> **What this task involves**
Take the lines below from the one with "Grande Horloge Ronde" through the one with "Treeology Duvet Cover" and print only them, exactly. Don't print the pictures.

> **Data records**
────
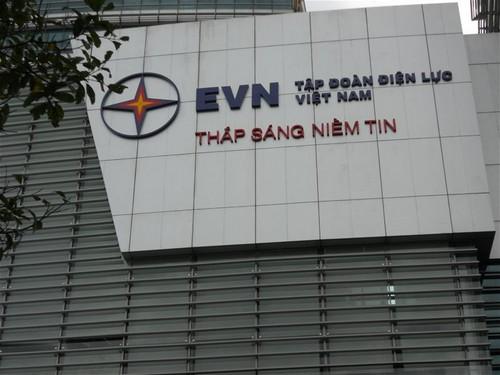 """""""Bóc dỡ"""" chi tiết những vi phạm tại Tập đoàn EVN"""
────
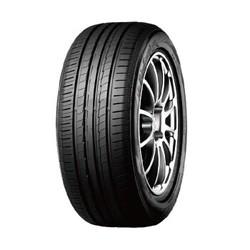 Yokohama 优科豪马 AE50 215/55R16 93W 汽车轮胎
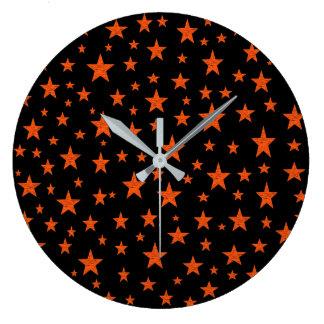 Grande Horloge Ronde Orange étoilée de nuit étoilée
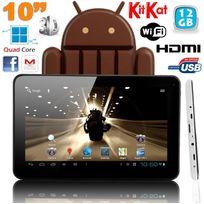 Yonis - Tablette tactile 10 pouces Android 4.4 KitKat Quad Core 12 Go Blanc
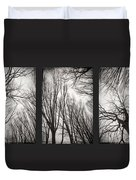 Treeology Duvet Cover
────
> **Output for this exercise**
 Grande Horloge Ronde Orange étoilée de nuit étoilée
 Yonis - Tablette tactile 10 pouces Android 4.4 KitKat Quad Core 12 Go Blanc
 Treeology Duvet Cover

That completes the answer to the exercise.